5 AM. The Seoul sky was the color of cold ash.
Ji Hun didn't return to his apartment. He walked for two hours through the empty streets until he reached the Yeongdeungpo district.
He stopped at the end of the narrow alley leading to his coach's house. The air here carried the smell of old burnt coal.
The street wasn't empty.
At the corner of the intersection, two black SUVs were parked. Their engines purred quietly, white exhaust billowing into the freezing dawn air. Behind the tinted windows, the silhouettes of men sitting in silence could be made out.
They weren't there to kill. They were there to be seen. The psychological siege of the neighborhood had begun, exactly as the corporations had planned.
Ji Hun retreated into the shadow of a rough concrete wall, watching from a distance.
At 5:30, the creak of an old metal door was heard.
Seung Woo Park stepped out. He was wearing his worn cotton track jacket and carrying a black garbage bag. His steps were slower than usual, his shoulders slumped. He tossed the bag into the plastic bin, then turned to look at the black cars parked at the end of his street.
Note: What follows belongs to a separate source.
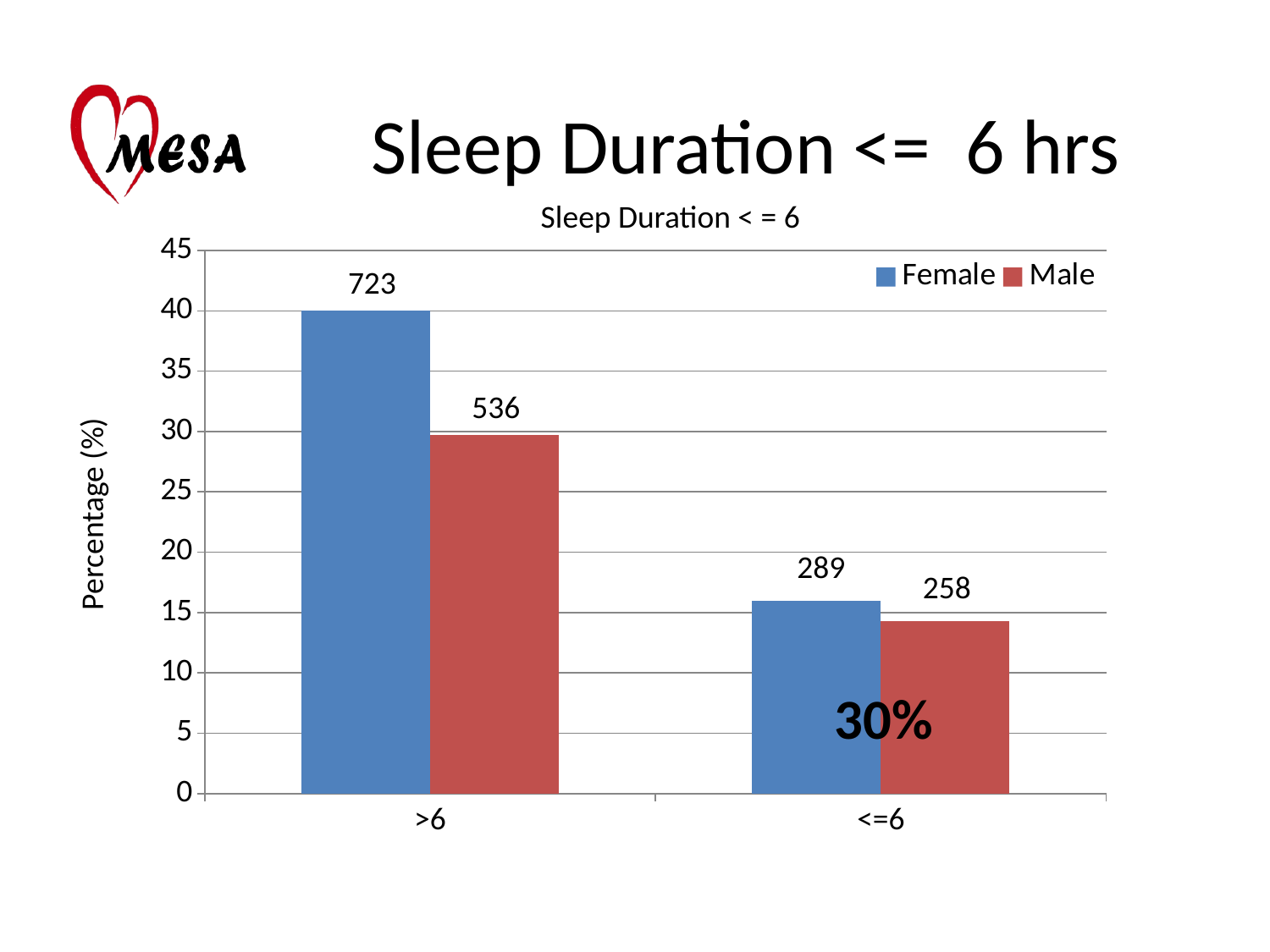
What data label is shown on the Female bar for the <=6 category? 289 Is the Male bar for the >6 category greater or less than 35 on the percentage axis? less What data label is shown on the Male bar for the >6 category? 536 How many categories are shown on the x axis? 2 What is the difference between the data labels on the Female and Male bars for the >6 category? 187 What is the label of the y axis? Percentage (%) Which bar is the shortest in the chart? Male, <=6 What data label is shown on the Female bar for the >6 category? 723 What data label is shown on the Male bar for the <=6 category? 258 Which bar is the tallest in the chart? Female, >6 What type of chart is shown on the slide? bar chart How many series does the legend list? 2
The old man sighed in distress and rubbed the back of his wrinkled neck.
Then, he turned his head in the other direction.
The old man's movements stopped completely.
Twenty meters away, under a flickering streetlight, stood Ji Hun.
His face covered in bruises, his dark coat stained with the mud of the alley, and his left arm bound under the fabric.
Seung Woo's eyes narrowed. He let the lid of the garbage bin drop from his hand with a muffled thud. His lips parted, and he took one hesitant step forward.
Ji Hun didn't move. His eyes met the old man's.
He looked at the man who had treated him like a son, who now stood inside a red circle on a map in his pocket.
The old man took another step, raising his hand slightly.
Ji Hun stepped back. One step backward, and the shadow swallowed him completely. He didn't wait to see the expression on his coach's face. He turned around and began walking away with quick, heavy steps, leaving the old man standing alone in the cold.
7 AM.
Ji Hun pushed the door of his new apartment open. The place was sterile, silent, and completely odorless.
As he struggled to pull his coat off his injured shoulder, his eyes fell on the small glass table near the door.
It wasn't empty.
There was a thick brown envelope. It bore no name and no address.
He walked toward it. He picked up the envelope with his right hand. It was heavy.
He sat on the edge of the neatly made bed. He slowly unfolded the flap of the envelope.
Stacks of fifty-thousand-won bills, neatly arranged and bound with rubber bands.
He didn't throw the envelope. He didn't clench his jaw.
He stared at the money for a long time. The sound of the iron door locking in the alley echoed in his head, accompanied by the look of contempt in the bleeding man's eyes.
He quietly slid the stacks back in and folded the envelope.
He placed it on the nightstand, and lay on his back, staring at the blank white ceiling.
In that empty space, the old man's hesitant, raised hand remained suspended in the air.